Pictures with short captions
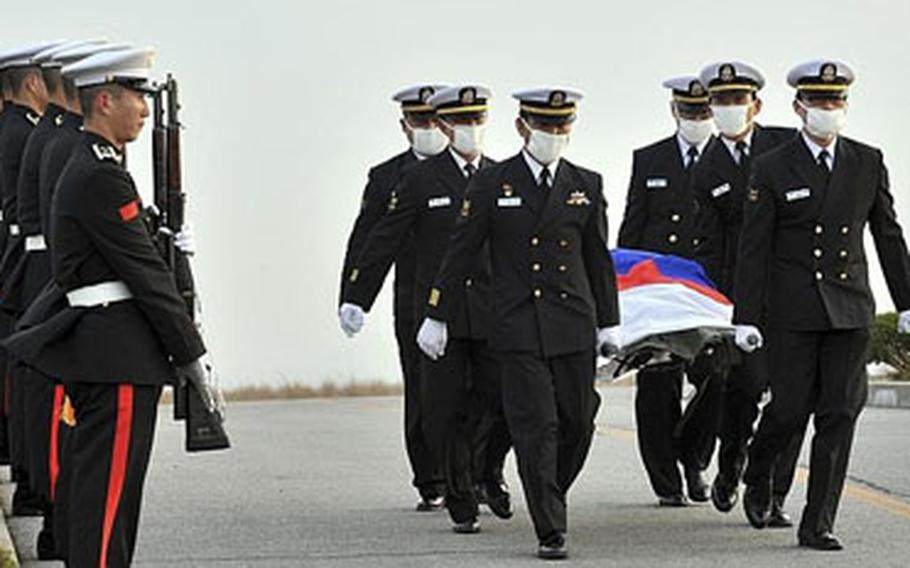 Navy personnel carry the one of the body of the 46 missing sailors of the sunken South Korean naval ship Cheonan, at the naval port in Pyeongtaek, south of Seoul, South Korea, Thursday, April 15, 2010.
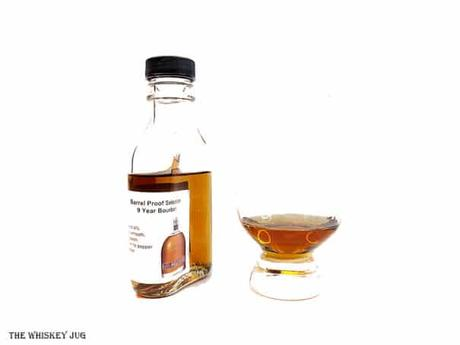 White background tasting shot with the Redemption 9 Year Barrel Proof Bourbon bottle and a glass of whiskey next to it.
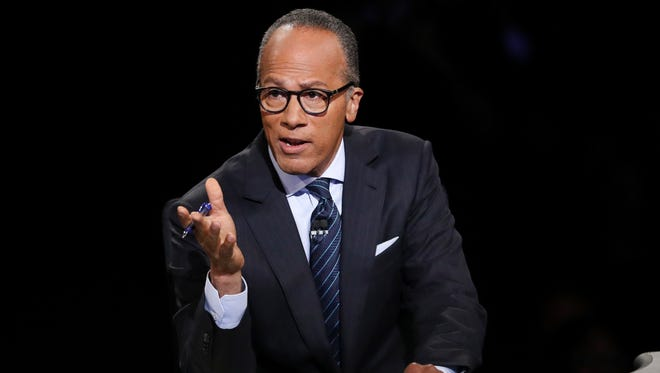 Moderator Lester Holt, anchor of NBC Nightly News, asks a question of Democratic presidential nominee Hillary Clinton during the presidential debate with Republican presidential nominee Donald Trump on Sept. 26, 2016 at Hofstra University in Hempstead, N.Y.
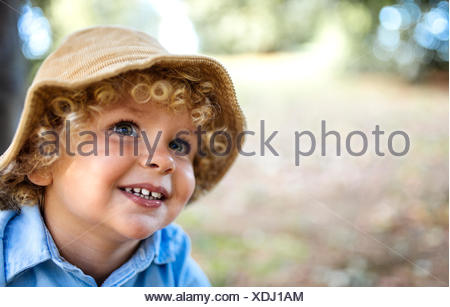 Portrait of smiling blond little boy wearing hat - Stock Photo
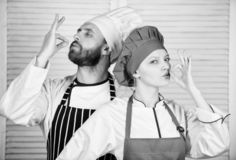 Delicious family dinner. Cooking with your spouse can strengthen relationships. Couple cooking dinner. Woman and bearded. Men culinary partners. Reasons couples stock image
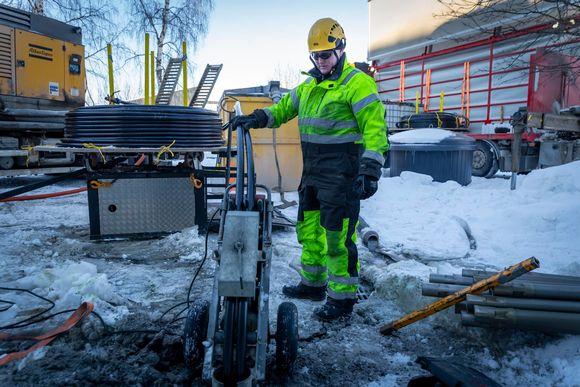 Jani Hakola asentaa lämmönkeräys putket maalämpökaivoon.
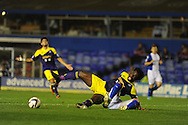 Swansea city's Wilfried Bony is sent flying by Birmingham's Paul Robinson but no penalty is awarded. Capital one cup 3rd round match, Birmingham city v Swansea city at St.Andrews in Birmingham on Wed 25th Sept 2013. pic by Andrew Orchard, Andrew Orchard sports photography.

▸ **Exercise details**:
Leaving every image behind, repeat the data in full and exactly.

▸ **Result for this exercise**:
 Navy personnel carry the one of the body of the 46 missing sailors of the sunken South Korean naval ship Cheonan, at the naval port in Pyeongtaek, south of Seoul, South Korea, Thursday, April 15, 2010.
 White background tasting shot with the Redemption 9 Year Barrel Proof Bourbon bottle and a glass of whiskey next to it.
 Moderator Lester Holt, anchor of NBC Nightly News, asks a question of Democratic presidential nominee Hillary Clinton during the presidential debate with Republican presidential nominee Donald Trump on Sept. 26, 2016 at Hofstra University in Hempstead, N.Y.
 Portrait of smiling blond little boy wearing hat - Stock Photo
 Delicious family dinner. Cooking with your spouse can strengthen relationships. Couple cooking dinner. Woman and bearded. Men culinary partners. Reasons couples stock image
 Jani Hakola asentaa lämmönkeräys putket maalämpökaivoon.
 Swansea city's Wilfried Bony is sent flying by Birmingham's Paul Robinson but no penalty is awarded. Capital one cup 3rd round match, Birmingham city v Swansea city at St.Andrews in Birmingham on Wed 25th Sept 2013. pic by Andrew Orchard, Andrew Orchard sports photography.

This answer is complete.